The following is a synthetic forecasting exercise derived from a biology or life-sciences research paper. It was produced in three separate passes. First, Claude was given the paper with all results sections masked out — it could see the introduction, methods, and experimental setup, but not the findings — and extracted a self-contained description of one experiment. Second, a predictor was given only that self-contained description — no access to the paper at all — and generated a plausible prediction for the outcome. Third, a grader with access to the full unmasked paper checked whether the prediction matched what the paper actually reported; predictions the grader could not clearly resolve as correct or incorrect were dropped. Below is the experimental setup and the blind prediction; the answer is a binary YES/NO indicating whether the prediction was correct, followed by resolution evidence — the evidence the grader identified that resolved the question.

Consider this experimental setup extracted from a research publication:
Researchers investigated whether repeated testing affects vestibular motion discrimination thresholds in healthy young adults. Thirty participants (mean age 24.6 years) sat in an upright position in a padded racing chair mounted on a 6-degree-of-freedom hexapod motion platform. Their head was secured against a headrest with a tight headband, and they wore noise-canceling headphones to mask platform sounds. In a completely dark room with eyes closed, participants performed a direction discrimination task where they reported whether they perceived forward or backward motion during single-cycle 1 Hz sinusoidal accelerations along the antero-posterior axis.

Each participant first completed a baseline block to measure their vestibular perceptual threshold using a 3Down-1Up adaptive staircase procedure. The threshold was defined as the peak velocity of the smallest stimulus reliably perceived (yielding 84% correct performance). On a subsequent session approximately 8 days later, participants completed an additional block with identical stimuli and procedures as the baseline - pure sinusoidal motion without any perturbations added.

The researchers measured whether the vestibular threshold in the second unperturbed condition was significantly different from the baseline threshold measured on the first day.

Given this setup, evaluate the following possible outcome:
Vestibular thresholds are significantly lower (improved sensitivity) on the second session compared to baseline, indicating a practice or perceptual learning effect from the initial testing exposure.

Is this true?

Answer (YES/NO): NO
____
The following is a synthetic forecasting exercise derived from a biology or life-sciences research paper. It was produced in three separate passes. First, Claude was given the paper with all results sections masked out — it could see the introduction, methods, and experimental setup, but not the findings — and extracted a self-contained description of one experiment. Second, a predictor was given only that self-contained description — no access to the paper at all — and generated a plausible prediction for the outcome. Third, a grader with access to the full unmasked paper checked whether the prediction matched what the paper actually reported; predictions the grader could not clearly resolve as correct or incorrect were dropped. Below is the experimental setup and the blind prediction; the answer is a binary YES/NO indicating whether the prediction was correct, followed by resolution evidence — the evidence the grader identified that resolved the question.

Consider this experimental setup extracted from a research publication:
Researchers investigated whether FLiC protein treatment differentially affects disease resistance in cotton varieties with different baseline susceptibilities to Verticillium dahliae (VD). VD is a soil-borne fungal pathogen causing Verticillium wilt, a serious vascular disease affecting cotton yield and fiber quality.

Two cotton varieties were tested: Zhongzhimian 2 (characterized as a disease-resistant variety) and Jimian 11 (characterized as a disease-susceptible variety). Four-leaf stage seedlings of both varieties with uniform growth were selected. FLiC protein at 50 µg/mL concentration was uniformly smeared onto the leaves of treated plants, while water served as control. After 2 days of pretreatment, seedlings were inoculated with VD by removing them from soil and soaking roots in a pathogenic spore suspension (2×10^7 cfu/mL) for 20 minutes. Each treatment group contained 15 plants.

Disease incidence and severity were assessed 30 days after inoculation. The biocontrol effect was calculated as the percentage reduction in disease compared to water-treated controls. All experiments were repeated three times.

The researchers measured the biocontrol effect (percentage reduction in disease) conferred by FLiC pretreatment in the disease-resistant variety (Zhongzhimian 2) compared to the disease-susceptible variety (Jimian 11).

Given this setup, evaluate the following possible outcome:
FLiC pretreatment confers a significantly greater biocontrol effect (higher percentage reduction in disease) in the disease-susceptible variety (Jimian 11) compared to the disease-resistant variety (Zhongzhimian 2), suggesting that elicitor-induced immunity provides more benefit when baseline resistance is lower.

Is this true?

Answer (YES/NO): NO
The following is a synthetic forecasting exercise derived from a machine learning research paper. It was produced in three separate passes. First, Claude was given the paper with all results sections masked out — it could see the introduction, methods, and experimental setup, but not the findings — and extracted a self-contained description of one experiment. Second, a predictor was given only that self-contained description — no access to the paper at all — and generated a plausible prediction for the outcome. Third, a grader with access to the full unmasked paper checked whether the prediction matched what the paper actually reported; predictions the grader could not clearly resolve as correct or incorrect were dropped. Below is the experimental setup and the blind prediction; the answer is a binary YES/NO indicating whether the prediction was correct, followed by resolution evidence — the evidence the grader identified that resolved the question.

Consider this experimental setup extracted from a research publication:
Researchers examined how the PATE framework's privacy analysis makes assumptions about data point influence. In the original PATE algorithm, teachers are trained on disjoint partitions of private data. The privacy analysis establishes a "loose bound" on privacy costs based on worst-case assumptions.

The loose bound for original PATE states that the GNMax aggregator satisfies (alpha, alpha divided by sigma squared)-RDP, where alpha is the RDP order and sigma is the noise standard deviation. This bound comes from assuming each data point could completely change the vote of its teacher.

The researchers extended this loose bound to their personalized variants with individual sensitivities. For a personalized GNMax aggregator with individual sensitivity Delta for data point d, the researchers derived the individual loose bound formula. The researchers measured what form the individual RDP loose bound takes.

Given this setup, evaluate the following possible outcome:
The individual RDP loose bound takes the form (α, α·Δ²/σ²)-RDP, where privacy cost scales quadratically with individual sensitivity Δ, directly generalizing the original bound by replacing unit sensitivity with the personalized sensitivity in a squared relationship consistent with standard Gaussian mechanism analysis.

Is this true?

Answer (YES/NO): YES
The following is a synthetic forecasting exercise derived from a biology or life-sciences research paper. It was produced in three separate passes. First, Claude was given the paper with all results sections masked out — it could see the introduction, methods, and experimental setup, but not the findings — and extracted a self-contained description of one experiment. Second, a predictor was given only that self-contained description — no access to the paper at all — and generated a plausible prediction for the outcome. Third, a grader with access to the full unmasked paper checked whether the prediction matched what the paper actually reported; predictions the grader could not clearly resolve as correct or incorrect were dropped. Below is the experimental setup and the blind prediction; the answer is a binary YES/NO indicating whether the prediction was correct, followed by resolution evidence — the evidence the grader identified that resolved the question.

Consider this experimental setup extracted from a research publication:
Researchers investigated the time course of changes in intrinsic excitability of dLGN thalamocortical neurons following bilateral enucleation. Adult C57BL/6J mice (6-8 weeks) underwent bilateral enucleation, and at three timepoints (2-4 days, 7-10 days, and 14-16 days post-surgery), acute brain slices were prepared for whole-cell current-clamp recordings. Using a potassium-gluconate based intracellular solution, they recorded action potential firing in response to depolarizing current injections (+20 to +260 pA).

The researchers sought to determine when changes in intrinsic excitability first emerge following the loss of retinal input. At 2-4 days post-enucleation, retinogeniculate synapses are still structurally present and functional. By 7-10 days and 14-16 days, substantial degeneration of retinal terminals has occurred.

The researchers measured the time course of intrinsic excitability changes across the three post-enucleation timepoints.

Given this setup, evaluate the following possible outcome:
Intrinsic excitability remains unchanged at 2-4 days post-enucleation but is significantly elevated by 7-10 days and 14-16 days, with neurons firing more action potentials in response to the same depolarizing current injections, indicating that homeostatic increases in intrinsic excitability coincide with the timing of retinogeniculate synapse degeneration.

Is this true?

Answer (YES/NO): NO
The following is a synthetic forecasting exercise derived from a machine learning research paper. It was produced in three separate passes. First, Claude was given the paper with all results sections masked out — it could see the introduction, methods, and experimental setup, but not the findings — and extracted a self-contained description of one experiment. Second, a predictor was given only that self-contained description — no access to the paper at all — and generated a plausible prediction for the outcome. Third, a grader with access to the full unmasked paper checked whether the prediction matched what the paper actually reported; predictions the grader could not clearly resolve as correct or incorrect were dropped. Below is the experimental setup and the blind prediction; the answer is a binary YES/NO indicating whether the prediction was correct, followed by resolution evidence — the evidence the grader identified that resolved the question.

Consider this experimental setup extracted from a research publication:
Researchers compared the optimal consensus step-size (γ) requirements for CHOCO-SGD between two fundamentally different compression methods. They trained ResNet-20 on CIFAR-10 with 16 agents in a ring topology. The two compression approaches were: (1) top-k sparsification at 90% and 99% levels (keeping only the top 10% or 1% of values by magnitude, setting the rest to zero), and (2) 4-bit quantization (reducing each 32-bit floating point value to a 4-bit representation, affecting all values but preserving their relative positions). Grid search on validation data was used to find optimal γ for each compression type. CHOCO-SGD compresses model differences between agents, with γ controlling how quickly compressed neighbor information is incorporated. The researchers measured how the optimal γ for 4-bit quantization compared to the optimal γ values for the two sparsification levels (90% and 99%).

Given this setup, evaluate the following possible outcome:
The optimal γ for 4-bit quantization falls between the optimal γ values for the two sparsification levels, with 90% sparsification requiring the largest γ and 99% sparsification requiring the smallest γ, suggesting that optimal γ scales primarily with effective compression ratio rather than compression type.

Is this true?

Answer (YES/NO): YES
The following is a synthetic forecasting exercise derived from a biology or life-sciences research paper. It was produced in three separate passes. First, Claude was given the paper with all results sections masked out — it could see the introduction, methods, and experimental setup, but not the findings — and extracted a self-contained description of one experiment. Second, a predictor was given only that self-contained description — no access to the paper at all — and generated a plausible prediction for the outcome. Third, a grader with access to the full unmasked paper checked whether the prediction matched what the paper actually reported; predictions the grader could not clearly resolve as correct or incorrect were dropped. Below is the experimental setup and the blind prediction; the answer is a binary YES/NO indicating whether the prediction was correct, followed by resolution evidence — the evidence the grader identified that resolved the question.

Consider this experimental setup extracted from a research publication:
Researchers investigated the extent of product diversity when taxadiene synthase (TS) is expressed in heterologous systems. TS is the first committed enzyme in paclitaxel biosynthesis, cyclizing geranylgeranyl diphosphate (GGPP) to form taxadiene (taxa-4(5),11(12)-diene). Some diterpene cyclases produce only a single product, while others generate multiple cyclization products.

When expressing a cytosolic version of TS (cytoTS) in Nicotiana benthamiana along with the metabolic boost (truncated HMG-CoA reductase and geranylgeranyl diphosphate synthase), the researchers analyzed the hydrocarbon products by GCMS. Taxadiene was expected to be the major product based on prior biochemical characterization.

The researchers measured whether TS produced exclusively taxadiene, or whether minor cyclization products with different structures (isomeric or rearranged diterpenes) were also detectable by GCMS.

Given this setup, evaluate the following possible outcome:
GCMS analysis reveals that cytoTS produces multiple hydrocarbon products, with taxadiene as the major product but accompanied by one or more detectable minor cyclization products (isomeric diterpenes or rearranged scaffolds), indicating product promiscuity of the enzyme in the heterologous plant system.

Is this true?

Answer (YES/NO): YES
____
**Activity**
For each line above that contains the word "isomeric", copy that line.

**Solution below**
The researchers measured whether TS produced exclusively taxadiene, or whether minor cyclization products with different structures (isomeric or rearranged diterpenes) were also detectable by GCMS.
GCMS analysis reveals that cytoTS produces multiple hydrocarbon products, with taxadiene as the major product but accompanied by one or more detectable minor cyclization products (isomeric diterpenes or rearranged scaffolds), indicating product promiscuity of the enzyme in the heterologous plant system.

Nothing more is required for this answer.